Edward Foster, Mary E. Wilkins Freeman (Hendricks House, 1956). Foster started his Freeman biography right after her death in 1930. At the time, he was a doctoral student at Harvard. One of the book’s many strengths is its inclusion of information gained from interviewing Freeman’s friends and relatives.

Perry Westbrook, Mary Wilkins Freeman (Twayne, 1967; rev. 1988). Westbrook explores some of Freeman’s richest and most significant works, anchoring them to the New England local color tradition as well as to women writers.

Brent L. Kendrick, ed., The Infant Sphinx: Collected Letters of Mary E. Wilkins Freeman (Scarecrow, 1985). Praised by The Journal of Modern Literature as “the most complete record to date of Freeman’s life as writer and woman.” I have a new two-volume update in progress: Dolly: Life and Letters of Mary E. Wilkins Freeman.

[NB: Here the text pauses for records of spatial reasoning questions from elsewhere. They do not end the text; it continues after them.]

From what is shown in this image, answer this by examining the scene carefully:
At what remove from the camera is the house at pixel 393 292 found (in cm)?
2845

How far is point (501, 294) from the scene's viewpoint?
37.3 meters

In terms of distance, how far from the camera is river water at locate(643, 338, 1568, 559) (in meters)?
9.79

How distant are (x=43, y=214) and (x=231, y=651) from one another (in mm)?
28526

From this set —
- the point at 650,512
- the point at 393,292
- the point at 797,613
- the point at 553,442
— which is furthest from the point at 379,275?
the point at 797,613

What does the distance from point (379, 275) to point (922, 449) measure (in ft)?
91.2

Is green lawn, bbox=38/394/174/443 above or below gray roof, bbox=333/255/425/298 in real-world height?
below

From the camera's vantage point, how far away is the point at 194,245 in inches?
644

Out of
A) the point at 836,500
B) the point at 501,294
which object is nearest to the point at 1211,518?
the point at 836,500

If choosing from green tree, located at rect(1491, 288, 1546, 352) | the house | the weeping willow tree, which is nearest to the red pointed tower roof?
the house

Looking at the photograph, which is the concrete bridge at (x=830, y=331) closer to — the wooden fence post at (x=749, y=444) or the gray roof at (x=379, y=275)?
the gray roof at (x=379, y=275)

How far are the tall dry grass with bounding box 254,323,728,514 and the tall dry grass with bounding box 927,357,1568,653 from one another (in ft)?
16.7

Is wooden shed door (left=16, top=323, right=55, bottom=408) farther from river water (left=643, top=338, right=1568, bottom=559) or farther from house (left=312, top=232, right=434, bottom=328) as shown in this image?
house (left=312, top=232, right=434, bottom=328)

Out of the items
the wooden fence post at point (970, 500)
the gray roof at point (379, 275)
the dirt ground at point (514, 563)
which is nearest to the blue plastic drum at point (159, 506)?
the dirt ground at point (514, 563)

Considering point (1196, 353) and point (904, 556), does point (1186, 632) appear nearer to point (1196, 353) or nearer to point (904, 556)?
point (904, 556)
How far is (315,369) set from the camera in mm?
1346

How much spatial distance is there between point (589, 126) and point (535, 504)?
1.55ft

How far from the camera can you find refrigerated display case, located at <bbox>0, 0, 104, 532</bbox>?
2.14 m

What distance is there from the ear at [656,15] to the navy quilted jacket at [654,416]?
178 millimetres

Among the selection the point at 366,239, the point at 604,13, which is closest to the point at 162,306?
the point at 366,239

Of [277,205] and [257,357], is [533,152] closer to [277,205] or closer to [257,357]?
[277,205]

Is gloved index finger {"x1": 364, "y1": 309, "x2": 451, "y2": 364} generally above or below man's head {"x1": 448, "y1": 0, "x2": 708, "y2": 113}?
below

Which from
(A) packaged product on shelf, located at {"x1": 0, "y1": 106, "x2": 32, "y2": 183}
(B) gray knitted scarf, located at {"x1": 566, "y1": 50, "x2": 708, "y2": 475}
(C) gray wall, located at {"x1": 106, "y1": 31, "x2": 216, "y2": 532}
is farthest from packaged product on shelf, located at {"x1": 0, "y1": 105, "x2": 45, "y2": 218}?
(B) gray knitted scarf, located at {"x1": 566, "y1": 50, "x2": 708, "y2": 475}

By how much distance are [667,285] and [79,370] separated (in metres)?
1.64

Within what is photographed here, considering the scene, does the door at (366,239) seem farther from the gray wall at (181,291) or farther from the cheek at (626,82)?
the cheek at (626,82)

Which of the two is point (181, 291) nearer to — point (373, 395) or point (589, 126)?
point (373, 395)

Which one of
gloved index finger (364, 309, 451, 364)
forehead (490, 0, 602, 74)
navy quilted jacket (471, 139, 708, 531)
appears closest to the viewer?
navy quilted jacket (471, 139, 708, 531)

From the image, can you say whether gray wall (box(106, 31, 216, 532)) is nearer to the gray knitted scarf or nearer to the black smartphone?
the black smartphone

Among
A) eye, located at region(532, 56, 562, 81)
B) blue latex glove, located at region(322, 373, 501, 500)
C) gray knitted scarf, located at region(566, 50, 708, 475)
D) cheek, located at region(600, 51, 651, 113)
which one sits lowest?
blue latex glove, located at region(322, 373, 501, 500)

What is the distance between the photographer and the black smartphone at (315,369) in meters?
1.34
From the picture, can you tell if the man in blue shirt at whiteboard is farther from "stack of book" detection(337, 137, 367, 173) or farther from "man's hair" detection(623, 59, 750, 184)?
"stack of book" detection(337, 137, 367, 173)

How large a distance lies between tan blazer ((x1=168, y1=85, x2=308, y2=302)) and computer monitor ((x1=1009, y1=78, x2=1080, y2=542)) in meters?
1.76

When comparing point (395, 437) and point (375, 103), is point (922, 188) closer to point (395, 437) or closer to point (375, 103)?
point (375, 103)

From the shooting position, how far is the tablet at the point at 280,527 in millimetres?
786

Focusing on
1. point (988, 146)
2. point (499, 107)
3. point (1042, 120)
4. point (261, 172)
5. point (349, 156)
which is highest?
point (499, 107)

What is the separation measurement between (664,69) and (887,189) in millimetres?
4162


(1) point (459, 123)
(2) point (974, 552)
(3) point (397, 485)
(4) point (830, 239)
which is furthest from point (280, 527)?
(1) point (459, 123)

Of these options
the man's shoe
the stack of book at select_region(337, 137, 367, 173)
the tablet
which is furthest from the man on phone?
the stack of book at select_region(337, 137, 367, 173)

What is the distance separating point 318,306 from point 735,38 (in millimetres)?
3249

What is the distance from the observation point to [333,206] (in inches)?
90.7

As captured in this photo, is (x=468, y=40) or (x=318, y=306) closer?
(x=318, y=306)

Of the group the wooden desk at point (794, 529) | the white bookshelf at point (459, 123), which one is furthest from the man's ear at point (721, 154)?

Vol I: The New England Years (1852-1901). Vol II: The New Jersey Years (1902-1930).

Leah Blatt Glasser, In a Closet Hidden (University of Massachusetts Press, 1996). Glasser’s work is a literary biography that “traces Freeman’s evolution as a writer, showing how her own inner conflicts repeatedly found expression in her art.”

Aside from book publications, Freeman has merited state-wide celebrations, too.

In 1991, Newark Public Library, the New Jersey College English Association, and the English Department of Kean College celebrated Freeman’s life and works in a series of free public programs. Jim Florio, New Jersey’s governor at the time, issued a formal proclamation, declaring “November, 1991 as Mary E. Wilkins Freeman Month.”

Additionally, in October 2019, Freeman was featured as part of the Brattleboro (VT) Literary Festival. Recognizing her connections to Brattleboro and to the Green Mountain State, Vermont Governor Phillip B. Scott proclaimed October 17, 2019, as “MARY E. WILKINS FREEMAN DAY
in Vermont.”

On January 17 the next year, Freeman’s home at 207 Lake Avenue in the Borough of Metuchen in Middlesex County, New Jersey, where she lived and wrote from 1902 to 1907, was added to the National Register of Historic Places.

New Perspectives on Mary E. Wilkins Freeman is a welcome addition to Freeman scholarship. Taken as a whole, the book provides a greater understanding of Freeman’s unequivocal–and sometimes unrivaled–impact on American letters.